Cursor is the most productive coding environment I've used, but it's not magic—it excels at boilerplate and refactoring while still requiring you to catch its reasoning errors and architectural mistakes.


What It Actually Does


Cursor is a VS Code fork enhanced with AI capabilities built directly into the editor. It's not a separate chat interface; the AI is threaded through core editing functions. You get:


  • **Inline code suggestions** as you type
  • **CMD+K command palette** for generating code blocks
  • **CMD+L chat window** for conversational coding
  • **@symbols** to reference files, docs, or web context
  • **Cursor rules** (custom system prompts) for project-specific behavior

  • It runs on Claude 3.5 Sonnet (default), GPT-4o, or local models.
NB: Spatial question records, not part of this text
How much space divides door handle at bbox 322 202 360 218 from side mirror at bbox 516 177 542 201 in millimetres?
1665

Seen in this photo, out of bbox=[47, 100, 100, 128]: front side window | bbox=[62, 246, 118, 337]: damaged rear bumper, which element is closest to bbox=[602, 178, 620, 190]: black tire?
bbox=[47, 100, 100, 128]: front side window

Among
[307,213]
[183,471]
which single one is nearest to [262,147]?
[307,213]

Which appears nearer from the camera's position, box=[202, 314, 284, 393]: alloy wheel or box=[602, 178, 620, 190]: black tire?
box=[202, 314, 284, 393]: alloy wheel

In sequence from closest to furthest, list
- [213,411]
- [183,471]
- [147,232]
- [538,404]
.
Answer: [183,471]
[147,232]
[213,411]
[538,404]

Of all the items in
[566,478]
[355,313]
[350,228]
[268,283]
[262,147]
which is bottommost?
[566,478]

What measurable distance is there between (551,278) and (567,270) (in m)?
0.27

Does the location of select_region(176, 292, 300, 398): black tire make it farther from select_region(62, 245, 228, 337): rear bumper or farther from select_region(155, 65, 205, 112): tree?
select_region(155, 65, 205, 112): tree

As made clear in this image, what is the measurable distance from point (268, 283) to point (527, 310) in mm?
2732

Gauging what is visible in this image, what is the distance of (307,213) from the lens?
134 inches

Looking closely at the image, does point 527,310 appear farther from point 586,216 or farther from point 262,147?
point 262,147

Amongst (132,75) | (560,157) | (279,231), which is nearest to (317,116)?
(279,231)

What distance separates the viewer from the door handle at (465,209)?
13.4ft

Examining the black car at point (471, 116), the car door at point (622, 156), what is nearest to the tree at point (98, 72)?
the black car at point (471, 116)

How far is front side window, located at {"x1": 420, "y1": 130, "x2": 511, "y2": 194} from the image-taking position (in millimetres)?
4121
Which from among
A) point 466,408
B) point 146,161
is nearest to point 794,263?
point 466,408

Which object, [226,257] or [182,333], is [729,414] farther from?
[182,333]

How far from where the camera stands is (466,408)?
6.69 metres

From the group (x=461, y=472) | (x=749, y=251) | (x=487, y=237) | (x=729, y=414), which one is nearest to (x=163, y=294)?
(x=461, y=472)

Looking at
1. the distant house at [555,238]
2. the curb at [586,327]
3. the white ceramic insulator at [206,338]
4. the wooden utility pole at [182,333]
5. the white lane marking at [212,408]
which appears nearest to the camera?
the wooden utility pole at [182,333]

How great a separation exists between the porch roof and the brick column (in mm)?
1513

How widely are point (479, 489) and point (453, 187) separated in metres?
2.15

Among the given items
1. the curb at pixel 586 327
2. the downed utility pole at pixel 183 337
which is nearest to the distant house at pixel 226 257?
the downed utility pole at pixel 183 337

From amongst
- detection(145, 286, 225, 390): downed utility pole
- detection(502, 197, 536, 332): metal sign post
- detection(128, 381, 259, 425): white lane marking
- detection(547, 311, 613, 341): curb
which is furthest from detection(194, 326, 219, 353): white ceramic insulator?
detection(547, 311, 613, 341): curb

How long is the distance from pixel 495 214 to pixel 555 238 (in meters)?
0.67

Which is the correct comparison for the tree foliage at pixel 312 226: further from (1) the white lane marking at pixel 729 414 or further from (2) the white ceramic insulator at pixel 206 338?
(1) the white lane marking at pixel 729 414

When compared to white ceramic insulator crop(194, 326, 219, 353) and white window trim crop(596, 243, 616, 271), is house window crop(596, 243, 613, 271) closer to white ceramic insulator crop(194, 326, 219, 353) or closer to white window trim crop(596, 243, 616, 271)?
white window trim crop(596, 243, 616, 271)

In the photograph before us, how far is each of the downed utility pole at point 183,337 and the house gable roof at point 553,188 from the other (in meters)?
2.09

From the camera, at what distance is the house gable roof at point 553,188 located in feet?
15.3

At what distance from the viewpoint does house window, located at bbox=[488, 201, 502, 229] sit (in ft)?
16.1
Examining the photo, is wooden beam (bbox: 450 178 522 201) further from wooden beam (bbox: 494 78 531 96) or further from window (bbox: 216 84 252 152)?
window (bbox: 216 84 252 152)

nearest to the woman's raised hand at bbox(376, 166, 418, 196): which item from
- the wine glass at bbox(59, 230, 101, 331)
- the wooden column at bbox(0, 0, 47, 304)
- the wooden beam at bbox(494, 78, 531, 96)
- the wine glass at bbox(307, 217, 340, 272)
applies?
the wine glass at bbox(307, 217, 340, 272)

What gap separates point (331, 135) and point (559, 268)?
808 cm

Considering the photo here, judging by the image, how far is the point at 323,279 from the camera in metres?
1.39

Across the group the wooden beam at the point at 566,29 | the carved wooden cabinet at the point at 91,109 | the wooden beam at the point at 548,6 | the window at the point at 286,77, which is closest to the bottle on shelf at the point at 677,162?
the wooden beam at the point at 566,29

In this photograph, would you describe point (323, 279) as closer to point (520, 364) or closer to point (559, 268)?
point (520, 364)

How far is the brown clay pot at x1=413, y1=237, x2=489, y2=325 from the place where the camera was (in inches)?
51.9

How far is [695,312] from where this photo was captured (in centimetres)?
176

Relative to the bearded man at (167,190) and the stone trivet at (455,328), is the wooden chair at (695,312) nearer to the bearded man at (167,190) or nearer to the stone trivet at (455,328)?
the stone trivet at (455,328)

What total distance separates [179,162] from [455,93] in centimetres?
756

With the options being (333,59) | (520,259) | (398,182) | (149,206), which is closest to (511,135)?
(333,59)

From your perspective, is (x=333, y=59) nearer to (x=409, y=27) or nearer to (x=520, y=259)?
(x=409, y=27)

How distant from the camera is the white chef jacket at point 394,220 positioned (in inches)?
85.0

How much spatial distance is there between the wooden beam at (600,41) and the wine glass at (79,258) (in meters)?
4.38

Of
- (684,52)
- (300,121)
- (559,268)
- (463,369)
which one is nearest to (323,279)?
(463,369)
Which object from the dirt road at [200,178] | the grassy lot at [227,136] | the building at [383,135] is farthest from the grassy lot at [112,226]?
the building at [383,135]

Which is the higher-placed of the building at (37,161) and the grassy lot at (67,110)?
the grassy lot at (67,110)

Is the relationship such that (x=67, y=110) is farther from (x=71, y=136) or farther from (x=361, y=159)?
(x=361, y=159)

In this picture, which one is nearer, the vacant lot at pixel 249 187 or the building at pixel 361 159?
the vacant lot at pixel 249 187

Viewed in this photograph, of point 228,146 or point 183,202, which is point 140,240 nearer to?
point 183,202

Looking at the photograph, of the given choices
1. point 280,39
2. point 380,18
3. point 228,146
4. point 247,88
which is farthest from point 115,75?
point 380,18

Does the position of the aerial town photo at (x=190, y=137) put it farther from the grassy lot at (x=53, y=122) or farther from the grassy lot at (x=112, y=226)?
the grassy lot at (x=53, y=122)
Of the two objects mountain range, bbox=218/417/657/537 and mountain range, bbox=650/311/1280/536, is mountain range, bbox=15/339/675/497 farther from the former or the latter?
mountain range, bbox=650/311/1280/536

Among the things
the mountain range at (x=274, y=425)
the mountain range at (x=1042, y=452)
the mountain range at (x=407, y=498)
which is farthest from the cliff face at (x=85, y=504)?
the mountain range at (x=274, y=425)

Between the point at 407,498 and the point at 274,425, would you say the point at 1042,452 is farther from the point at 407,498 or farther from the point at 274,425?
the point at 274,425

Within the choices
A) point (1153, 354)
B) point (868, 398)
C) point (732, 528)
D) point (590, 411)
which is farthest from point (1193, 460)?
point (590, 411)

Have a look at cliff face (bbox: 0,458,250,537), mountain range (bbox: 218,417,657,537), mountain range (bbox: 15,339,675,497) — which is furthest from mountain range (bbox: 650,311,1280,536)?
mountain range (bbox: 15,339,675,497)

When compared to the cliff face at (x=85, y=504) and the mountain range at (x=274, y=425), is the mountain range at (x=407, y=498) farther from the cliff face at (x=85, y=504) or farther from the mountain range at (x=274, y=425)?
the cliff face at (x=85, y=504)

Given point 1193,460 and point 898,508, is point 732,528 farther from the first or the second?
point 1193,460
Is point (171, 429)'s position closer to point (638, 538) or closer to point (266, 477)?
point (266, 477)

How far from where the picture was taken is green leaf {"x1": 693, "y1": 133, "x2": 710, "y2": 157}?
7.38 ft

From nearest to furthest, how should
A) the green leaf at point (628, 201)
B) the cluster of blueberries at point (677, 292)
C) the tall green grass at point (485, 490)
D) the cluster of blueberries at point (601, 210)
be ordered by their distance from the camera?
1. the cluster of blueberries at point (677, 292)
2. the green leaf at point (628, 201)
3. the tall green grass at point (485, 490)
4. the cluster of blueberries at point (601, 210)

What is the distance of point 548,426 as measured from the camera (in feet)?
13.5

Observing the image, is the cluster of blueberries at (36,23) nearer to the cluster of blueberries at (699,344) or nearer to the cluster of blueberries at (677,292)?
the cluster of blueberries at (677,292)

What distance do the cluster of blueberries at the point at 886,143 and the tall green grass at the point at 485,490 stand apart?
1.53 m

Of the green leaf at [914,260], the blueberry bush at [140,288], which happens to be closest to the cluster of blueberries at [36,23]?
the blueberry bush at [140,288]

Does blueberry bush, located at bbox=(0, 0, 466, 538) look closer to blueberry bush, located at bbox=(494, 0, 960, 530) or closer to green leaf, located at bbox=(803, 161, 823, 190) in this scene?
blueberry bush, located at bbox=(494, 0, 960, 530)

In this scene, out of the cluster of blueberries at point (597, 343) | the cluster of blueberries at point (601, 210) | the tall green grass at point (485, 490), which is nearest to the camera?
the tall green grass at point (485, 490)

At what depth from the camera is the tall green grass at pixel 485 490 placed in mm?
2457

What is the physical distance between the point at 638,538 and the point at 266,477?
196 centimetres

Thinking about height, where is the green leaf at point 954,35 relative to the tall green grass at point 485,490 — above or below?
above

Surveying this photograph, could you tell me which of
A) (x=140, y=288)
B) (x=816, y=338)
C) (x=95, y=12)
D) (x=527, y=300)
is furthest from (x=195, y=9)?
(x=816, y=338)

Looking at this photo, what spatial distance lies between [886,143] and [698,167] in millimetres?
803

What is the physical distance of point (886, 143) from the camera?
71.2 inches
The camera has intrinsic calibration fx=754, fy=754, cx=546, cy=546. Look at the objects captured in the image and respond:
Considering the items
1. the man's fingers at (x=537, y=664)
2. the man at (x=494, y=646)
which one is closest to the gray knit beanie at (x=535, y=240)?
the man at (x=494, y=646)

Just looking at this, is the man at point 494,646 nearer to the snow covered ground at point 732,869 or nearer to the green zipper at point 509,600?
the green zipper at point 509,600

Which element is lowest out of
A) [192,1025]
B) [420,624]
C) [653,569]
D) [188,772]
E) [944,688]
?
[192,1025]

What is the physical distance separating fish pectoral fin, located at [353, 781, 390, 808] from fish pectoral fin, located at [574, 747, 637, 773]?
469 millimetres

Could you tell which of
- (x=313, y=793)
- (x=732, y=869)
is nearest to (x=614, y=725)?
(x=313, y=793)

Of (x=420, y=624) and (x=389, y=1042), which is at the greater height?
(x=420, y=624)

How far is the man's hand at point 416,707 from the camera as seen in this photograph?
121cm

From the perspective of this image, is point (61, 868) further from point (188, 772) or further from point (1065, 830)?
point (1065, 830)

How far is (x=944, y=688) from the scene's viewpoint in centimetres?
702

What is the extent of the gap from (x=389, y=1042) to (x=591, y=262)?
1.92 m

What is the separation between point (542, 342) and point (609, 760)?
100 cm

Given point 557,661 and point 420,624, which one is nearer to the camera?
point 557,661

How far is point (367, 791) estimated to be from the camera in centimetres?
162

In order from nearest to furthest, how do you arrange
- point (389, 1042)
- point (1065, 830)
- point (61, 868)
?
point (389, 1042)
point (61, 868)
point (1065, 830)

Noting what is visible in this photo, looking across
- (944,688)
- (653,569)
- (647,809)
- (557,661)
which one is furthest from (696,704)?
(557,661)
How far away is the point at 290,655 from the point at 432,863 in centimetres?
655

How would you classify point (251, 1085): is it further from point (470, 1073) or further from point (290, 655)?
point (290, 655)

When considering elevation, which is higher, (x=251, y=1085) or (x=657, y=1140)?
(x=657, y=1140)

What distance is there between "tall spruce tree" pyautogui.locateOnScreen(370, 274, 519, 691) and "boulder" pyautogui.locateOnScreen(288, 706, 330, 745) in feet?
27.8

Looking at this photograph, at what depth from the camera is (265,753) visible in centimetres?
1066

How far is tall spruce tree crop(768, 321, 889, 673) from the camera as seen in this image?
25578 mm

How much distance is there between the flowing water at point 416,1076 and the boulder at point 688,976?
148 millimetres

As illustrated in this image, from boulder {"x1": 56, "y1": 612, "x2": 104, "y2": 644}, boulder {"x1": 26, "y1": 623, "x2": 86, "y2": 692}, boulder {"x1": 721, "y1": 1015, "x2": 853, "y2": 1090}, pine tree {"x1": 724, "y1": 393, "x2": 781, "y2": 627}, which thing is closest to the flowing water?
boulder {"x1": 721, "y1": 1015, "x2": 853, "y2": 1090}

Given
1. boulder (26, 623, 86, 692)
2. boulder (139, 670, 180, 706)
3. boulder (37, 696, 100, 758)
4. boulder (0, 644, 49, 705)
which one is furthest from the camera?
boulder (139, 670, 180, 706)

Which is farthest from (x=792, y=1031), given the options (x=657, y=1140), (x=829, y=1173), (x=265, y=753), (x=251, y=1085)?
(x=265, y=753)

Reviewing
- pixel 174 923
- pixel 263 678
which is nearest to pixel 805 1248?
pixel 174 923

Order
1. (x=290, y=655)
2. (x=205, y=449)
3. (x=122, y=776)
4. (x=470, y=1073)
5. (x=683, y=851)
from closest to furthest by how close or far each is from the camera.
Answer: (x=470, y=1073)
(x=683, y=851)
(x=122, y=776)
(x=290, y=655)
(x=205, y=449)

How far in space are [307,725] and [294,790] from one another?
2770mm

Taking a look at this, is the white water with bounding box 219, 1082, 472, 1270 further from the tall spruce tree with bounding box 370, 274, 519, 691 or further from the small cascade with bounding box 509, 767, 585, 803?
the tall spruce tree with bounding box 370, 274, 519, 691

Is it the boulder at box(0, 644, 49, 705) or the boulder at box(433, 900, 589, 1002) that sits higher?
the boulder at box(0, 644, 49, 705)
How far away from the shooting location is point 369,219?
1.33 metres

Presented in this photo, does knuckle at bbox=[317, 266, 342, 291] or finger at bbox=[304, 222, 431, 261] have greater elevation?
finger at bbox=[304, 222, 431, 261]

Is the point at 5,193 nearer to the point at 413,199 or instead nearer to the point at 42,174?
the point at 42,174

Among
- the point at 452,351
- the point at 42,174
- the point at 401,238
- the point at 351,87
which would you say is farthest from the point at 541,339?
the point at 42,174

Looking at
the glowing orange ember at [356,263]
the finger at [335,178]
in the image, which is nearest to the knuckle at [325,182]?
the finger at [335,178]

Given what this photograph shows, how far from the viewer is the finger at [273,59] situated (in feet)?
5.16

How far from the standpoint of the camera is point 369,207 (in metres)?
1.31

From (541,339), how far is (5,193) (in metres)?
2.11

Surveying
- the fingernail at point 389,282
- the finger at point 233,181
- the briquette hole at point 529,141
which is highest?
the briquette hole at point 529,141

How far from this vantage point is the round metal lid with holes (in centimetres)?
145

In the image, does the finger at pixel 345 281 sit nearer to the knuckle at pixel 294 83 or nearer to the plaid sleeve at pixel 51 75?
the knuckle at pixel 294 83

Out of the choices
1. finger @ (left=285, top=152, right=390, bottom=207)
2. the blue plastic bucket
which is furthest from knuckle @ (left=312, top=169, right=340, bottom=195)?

The AI context window includes your entire repository, which is both powerful and occasionally problematic.


    Who It Is Built For


    Best fit:

  • Solo developers and small teams tired of context-switching to ChatGPT
  • Full-stack engineers doing rapid prototyping
  • Developers working in less-common languages (Go, Rust, TypeScript) where Copilot struggles
  • People building side projects where speed matters more than perfection

  • Not ideal for:

  • Large enterprises with strict security requirements (code goes to Claude/OpenAI)
  • Teams needing deep collaborative features
  • Developers who want a lightweight editor (Cursor is heavy—450MB+ install)
  • Purists who want to minimize AI dependency

  • Getting Started


  • **Download and install** from cursor.sh (~5 minutes)
  • **Connect your API key** (Claude or OpenAI)
  • **Create a .cursorules file** in your repo root with project context
  • **Start using CMD+K** to generate code or CMD+L for chat

  • The setup is faster than expected. First real productivity gain: 15 minutes later when Cursor generates a PostgreSQL migration file that was 90% correct.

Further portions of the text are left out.